Unfortunately, the focus at the Montreal lab that has a huge influence on its development seems to be (a) 'blocks' for a high-level DNN environment (which is very cool) and (b) CUDA-to-the-max (which is understandable, given Nvidia actively seeds research labs with freeby cards, and -- as evidenced by the article -- is putting a lot of effort into supporting deep learning).
rant start:
It's a shame that OpenCL doesn't get more love. Just the other day there was a cool Clojure GPU project (based on OpenCL) announced on HN. One of the comments was 'will you be building this for CUDA too?'. Rather than pressure open source writers to support closed systems, it would be better to pressure Nvidia to provide up-to-date OpenCL drivers.

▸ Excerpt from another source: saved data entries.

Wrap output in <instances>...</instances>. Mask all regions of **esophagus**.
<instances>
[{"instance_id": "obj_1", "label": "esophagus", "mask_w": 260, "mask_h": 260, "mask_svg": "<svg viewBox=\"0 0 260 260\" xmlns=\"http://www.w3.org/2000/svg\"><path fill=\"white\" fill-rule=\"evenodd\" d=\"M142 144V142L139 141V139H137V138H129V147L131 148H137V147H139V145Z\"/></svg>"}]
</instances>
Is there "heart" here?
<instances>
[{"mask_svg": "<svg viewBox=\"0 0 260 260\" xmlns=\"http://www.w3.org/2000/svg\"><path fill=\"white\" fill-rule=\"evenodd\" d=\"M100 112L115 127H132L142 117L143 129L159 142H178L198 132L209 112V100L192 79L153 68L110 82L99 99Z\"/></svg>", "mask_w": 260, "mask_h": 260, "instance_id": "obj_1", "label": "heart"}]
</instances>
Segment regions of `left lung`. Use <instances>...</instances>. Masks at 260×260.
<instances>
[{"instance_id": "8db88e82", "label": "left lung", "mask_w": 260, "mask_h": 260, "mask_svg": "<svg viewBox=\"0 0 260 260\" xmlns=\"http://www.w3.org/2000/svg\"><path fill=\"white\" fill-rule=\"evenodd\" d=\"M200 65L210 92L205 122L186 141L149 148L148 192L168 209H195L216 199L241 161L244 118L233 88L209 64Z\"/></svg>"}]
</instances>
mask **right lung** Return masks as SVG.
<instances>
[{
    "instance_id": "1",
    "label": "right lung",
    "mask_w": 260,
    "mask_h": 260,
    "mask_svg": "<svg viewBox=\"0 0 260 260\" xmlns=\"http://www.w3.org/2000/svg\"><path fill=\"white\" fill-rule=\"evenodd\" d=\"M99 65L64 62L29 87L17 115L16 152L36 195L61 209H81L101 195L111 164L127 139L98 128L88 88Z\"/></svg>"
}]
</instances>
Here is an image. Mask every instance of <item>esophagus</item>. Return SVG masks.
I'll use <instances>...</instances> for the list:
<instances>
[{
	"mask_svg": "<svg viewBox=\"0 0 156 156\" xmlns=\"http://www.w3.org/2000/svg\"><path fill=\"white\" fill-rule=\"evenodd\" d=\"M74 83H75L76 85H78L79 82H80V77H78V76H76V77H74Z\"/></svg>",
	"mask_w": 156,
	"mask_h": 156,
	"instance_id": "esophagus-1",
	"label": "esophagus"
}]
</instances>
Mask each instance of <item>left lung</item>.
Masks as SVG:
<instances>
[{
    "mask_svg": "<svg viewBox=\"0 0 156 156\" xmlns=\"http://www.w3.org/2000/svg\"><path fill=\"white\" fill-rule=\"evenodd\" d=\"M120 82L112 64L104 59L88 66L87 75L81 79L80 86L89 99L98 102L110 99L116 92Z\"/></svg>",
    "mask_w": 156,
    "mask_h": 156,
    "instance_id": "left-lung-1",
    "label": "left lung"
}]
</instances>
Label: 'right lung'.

Newer Nvidia cards are at OpenCL 1.2. And the (somewhat old) OpenCL drivers are always there in an Nvidia install. But does Nvidia ever talk about that : No. It's entirely in Nvidia's interest to encourage everyone to talk CUDA-only. But on a GFLOPs/$ basis, and for the cause of Free, CUDA isn't the right way to go.
Disclaimer, it's my project, but I run an open source project called deeplearning4j, who's algorithms have a hardware abstraction layer built in to them called nd4j. You get numpy on the jvm and hardware as a jar file. Deeplearning4j itself is built on top of that. Would love to help spread deep learning to different runtimes.
Need to run empirical benchmarks. CUDA is usually faster. I'd like to run my own benchmarks with nd4j though. We have our own benchmark setup that works for every backend. It allows us to do some interesting things. Cuda itself is usually faster with data transfer latency though[1].
Looking forward to running these ourselves after our opencl support kicks in (only the kernels are written =/)
I plan on basing the work for open cl on our cuda work which is fairly well established at this point (mainly doing optimizations not much change in architecture)
I wouldn't be surprised if this turned out not to be accidental. I mean, it wouldn't work against NVidia for OpenCL to continue to be seen as the "slower option". So I'm sure their efforts to improve their OpenCL implementation aren't considered as important from a business point of view.
True, though if you compare roughly equivalent Nvidia and AMD GPUs, my impression is that the CUDA implementation on Nvidia still outperforms OpenCL on AMD for deep learning. Is this right?